» PROBLEM DETAILS: Pull out every line in the rows below that contains the string "detection".
★ ★ ★
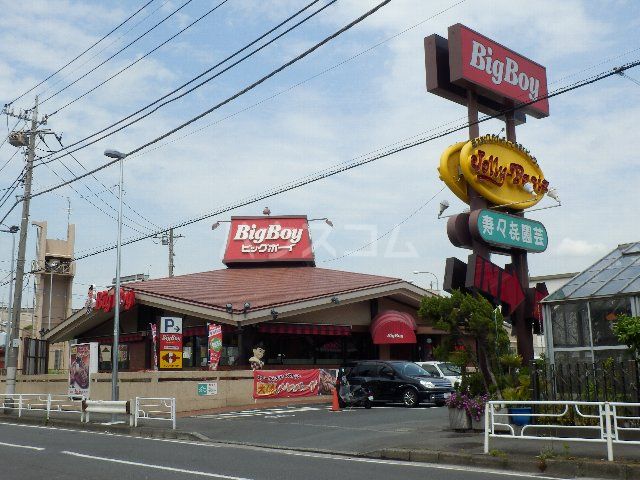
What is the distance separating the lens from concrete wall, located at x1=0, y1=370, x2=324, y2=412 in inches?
1027

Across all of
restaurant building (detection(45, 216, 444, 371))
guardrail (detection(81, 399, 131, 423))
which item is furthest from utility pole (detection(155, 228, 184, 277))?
guardrail (detection(81, 399, 131, 423))

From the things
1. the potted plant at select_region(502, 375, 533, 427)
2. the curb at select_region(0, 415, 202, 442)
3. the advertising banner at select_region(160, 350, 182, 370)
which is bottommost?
the curb at select_region(0, 415, 202, 442)

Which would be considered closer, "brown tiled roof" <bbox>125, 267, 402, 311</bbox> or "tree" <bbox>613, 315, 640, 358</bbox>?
"tree" <bbox>613, 315, 640, 358</bbox>

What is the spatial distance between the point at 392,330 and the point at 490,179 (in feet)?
48.0

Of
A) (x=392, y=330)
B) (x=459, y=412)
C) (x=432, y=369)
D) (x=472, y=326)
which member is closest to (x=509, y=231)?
(x=472, y=326)

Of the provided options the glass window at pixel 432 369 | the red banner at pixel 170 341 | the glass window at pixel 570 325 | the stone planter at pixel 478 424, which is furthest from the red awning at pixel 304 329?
the glass window at pixel 570 325

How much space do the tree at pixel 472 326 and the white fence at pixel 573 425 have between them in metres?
1.23

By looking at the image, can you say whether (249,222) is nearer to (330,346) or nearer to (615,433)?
(330,346)

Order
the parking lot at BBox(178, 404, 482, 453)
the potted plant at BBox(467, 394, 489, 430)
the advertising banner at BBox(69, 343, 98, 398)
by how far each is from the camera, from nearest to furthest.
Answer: the parking lot at BBox(178, 404, 482, 453), the potted plant at BBox(467, 394, 489, 430), the advertising banner at BBox(69, 343, 98, 398)

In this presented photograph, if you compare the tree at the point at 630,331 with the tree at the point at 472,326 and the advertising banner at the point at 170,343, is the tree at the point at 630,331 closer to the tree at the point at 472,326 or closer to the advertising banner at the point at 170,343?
the tree at the point at 472,326

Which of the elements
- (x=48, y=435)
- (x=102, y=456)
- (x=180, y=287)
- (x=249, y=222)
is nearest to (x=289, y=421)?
(x=48, y=435)

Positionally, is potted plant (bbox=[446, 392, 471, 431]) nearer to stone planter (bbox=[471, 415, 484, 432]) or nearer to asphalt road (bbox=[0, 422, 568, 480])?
stone planter (bbox=[471, 415, 484, 432])

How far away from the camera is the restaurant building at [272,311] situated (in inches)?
1265

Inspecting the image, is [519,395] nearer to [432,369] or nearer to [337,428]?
→ [337,428]
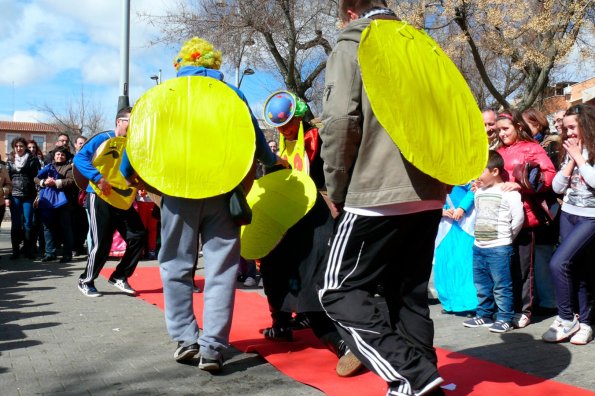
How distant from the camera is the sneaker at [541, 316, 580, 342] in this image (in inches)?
181

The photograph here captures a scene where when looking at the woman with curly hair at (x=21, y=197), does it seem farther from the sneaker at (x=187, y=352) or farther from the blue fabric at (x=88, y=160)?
the sneaker at (x=187, y=352)

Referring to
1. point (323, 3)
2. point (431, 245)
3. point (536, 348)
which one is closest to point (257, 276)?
point (536, 348)

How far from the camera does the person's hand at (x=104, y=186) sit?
623 centimetres

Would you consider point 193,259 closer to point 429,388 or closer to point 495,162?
point 429,388

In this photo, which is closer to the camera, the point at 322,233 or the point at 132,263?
the point at 322,233

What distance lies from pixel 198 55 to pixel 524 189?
289cm

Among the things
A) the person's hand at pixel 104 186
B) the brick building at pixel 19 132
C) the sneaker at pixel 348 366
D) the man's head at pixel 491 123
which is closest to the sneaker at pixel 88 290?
the person's hand at pixel 104 186

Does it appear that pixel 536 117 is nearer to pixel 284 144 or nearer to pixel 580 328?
pixel 580 328

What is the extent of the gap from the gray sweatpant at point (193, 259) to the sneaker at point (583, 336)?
2.52 meters

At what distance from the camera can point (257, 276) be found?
26.1 feet

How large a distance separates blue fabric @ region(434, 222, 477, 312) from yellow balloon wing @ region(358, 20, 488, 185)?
2.53 m

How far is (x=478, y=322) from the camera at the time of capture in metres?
5.24

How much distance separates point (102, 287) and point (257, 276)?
1871 millimetres

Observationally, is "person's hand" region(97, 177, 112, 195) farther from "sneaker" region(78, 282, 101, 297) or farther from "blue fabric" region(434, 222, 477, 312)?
"blue fabric" region(434, 222, 477, 312)
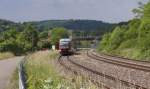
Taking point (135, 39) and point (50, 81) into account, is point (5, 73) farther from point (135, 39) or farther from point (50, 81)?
point (135, 39)

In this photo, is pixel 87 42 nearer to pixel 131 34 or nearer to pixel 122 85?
pixel 131 34

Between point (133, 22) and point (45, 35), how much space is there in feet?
429

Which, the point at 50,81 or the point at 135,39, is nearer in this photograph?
the point at 50,81

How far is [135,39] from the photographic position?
6184cm

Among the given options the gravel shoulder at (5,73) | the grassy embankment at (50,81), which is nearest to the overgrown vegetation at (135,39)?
the gravel shoulder at (5,73)

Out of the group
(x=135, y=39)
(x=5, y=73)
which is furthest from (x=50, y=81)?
(x=135, y=39)

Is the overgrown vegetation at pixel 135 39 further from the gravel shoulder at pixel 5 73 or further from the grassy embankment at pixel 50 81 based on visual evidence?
the grassy embankment at pixel 50 81

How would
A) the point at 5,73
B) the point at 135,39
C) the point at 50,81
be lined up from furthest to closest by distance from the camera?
the point at 135,39, the point at 5,73, the point at 50,81

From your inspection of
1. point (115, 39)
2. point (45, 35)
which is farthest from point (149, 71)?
point (45, 35)

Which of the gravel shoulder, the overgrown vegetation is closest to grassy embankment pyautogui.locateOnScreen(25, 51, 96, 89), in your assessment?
the gravel shoulder

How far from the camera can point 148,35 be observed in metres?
52.2

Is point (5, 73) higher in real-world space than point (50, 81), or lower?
lower

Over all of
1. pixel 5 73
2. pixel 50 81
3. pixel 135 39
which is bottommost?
pixel 135 39

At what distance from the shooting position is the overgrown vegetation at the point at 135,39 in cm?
5008
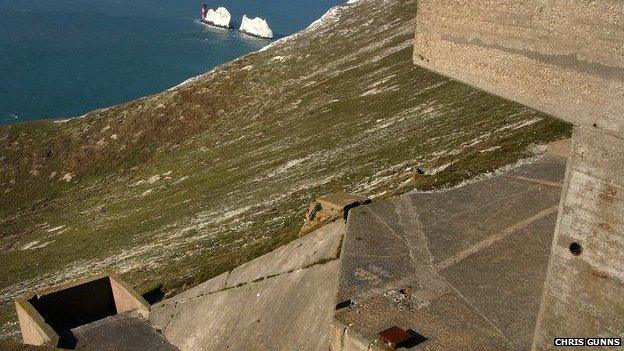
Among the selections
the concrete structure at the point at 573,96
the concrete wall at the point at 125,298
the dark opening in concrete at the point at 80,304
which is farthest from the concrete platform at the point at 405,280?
the dark opening in concrete at the point at 80,304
★ ★ ★
» SOLUTION TO THIS EXERCISE:
restaurant building (detection(45, 216, 444, 371))
guardrail (detection(81, 399, 131, 423))
which item is furthest from utility pole (detection(155, 228, 184, 277))?
guardrail (detection(81, 399, 131, 423))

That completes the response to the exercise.